WRITTEN EXERCISE: Copy out the whole patent description on automating directory assistance calls, shown below, word for word.

EXTRACT PROVIDED:
* * * *
|
Description  |
|
|
TECHNICAL FIELD
This invention relates to methods and apparatus for automating various user
initiated telephony processes, particularly through the use of improved
recognition systems and methodology.
BACKGROUND ART
In the environment of telecommunications systems there has been a steady
trend toward automating what was originally operator assistance traffic.
Much current activity is directed to responding to directory assistance
calls by processing voice frequency instructions from the caller without
operator intervention. The instructions are used by an automatic speech
recognition unit to generate data signals corresponding to recognized
voice frequency signals. The data signals are then used to search a
database for a directory listing to derive the desired directory number. A
system of this type is described in U.S. Pat. No. 4,979,206 issued Dec.
18, 1990.
According to that patent such automated service is supplied by a switching
system equipped with an automatic speech recognition facility for
interpreting a spoken or keyed customer request comprising data for
identifying a directory listing. In response to recognition of data
conveyed by the request, the system searches a database to locate the
directory number listing corresponding to the request. This listing is
then automatically announced to the requesting customer. In implementing
this system the calling customer or caller receives a prompting
announcement requesting that the caller provide the zip code or spell the
name of the community of the desired directory number. The caller is also
prompted to spell the last name of the customer corresponding to the
desired directory number. If further data is required, the caller may be
prompted to spell the first name and street address of the desired party.
Following responses to prompting announcements a search is made to
determine if only one listing corresponds to the data supplied by the
caller. When this occurs the directory number is announced to the caller.
* * * *
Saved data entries
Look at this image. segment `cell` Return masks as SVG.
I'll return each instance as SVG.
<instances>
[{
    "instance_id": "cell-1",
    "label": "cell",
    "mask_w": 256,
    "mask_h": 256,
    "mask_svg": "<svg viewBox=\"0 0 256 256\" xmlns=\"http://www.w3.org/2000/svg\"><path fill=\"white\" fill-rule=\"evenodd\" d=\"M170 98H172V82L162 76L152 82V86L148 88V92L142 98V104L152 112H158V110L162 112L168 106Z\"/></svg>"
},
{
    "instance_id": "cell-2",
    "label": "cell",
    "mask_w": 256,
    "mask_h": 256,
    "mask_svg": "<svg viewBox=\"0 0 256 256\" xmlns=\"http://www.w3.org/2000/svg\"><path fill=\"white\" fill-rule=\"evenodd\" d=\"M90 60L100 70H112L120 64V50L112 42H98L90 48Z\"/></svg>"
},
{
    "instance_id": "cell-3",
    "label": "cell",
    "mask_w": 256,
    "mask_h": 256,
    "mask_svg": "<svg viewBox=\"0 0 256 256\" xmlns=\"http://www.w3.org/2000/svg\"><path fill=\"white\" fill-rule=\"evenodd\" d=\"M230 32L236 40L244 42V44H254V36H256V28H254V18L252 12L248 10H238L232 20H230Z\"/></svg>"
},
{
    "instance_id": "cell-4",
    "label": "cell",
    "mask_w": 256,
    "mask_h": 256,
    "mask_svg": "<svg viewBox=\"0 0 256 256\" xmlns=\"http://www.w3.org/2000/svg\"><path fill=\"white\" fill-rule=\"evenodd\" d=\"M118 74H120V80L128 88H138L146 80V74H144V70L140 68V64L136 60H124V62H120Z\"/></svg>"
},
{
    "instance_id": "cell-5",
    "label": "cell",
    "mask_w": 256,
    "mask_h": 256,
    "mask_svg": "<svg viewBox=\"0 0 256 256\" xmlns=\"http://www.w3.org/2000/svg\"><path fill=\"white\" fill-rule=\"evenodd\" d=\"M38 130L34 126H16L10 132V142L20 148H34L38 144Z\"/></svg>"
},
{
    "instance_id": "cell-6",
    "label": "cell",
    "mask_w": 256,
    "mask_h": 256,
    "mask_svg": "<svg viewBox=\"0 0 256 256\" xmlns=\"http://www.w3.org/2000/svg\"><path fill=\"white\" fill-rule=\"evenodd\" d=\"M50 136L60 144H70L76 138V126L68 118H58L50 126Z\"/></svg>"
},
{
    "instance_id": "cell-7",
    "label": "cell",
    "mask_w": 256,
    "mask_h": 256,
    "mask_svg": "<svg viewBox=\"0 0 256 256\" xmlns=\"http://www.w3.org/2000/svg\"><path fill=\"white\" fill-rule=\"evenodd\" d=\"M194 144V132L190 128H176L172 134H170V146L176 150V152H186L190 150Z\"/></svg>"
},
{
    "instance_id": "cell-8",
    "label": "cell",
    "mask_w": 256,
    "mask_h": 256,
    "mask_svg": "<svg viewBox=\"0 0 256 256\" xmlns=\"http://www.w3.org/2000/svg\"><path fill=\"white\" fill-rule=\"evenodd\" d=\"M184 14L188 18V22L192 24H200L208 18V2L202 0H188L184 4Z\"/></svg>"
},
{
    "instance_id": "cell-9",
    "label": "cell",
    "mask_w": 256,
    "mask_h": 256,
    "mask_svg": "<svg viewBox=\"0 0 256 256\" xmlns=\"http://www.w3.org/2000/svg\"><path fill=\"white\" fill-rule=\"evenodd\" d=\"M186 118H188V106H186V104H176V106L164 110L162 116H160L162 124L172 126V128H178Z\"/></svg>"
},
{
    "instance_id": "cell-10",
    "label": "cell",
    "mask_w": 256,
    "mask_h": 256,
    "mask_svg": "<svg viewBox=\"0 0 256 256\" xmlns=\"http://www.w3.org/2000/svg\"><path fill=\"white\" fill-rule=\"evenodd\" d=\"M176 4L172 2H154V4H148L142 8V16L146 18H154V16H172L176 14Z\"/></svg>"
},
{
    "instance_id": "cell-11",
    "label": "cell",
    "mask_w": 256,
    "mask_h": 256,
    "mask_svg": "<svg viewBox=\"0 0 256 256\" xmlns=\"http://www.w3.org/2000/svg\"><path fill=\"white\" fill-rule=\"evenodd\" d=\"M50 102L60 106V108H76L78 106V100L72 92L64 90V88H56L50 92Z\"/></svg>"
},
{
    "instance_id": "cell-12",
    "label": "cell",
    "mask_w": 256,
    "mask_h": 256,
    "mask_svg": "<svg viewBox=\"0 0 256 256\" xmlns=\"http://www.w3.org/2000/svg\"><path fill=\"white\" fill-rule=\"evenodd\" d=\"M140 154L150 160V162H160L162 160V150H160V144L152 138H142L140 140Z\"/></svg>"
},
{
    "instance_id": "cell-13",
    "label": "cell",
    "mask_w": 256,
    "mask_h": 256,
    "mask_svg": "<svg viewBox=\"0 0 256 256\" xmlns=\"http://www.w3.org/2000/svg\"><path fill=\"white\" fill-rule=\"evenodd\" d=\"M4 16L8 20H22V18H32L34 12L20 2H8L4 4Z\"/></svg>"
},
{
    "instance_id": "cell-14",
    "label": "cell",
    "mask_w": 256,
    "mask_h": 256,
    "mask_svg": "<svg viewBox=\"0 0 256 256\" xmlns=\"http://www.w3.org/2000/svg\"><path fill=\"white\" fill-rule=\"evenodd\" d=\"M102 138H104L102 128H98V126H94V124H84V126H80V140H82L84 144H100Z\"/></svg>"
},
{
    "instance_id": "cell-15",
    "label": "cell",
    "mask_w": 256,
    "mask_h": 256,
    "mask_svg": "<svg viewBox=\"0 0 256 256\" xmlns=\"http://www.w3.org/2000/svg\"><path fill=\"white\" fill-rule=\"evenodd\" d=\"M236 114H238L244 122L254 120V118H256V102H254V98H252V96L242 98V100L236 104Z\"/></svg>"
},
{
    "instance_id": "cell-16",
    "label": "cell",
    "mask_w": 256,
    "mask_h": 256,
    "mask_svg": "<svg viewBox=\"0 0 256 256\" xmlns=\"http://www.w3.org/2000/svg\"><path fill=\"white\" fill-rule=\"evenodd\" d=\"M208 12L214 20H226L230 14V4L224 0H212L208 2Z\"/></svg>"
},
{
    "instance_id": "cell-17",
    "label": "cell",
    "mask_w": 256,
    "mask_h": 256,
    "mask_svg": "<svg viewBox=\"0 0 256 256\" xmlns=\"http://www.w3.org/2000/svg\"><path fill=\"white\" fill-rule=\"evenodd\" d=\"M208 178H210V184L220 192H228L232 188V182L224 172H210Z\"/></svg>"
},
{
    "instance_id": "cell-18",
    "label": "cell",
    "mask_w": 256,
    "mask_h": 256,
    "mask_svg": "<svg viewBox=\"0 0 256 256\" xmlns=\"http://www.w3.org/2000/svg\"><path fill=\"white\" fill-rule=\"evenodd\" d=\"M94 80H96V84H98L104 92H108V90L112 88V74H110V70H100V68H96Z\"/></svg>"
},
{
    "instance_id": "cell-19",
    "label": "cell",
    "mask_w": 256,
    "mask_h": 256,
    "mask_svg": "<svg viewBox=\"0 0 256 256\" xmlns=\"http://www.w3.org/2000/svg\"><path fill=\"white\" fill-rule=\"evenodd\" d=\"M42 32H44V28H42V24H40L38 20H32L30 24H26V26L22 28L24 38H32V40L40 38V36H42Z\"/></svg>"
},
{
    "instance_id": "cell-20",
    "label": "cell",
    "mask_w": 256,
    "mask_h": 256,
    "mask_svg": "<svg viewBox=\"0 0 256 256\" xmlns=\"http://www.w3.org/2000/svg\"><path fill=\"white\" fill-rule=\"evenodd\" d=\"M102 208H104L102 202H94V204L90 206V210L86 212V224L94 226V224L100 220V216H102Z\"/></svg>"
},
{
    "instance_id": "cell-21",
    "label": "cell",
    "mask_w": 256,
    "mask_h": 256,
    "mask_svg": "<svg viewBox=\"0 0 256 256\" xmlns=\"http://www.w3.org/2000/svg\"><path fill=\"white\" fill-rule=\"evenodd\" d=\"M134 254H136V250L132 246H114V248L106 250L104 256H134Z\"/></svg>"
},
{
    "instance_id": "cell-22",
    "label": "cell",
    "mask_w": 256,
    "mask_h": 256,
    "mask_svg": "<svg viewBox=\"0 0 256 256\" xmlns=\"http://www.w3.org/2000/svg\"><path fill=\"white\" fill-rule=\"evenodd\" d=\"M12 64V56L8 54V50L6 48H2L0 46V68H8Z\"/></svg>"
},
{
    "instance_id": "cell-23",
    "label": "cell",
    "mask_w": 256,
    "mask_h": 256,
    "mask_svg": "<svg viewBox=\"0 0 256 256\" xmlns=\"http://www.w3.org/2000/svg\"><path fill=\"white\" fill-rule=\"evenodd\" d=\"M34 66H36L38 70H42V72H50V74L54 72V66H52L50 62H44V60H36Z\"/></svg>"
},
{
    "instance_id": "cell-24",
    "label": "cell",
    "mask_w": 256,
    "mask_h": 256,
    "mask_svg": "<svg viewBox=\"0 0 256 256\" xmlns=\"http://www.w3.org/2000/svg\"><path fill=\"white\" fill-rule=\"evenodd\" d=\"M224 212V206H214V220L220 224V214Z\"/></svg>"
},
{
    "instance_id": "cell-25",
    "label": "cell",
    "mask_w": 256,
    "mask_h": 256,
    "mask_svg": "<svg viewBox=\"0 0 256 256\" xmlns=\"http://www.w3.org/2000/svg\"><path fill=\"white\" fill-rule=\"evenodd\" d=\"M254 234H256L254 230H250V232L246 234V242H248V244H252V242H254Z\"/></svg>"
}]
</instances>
* * * *
REPLY:
|
Description  |
|
|
TECHNICAL FIELD
This invention relates to methods and apparatus for automating various user
initiated telephony processes, particularly through the use of improved
recognition systems and methodology.
BACKGROUND ART
In the environment of telecommunications systems there has been a steady
trend toward automating what was originally operator assistance traffic.
Much current activity is directed to responding to directory assistance
calls by processing voice frequency instructions from the caller without
operator intervention. The instructions are used by an automatic speech
recognition unit to generate data signals corresponding to recognized
voice frequency signals. The data signals are then used to search a
database for a directory listing to derive the desired directory number. A
system of this type is described in U.S. Pat. No. 4,979,206 issued Dec.
18, 1990.
According to that patent such automated service is supplied by a switching
system equipped with an automatic speech recognition facility for
interpreting a spoken or keyed customer request comprising data for
identifying a directory listing. In response to recognition of data
conveyed by the request, the system searches a database to locate the
directory number listing corresponding to the request. This listing is
then automatically announced to the requesting customer. In implementing
this system the calling customer or caller receives a prompting
announcement requesting that the caller provide the zip code or spell the
name of the community of the desired directory number. The caller is also
prompted to spell the last name of the customer corresponding to the
desired directory number. If further data is required, the caller may be
prompted to spell the first name and street address of the desired party.
Following responses to prompting announcements a search is made to
determine if only one listing corresponds to the data supplied by the
caller. When this occurs the directory number is announced to the caller.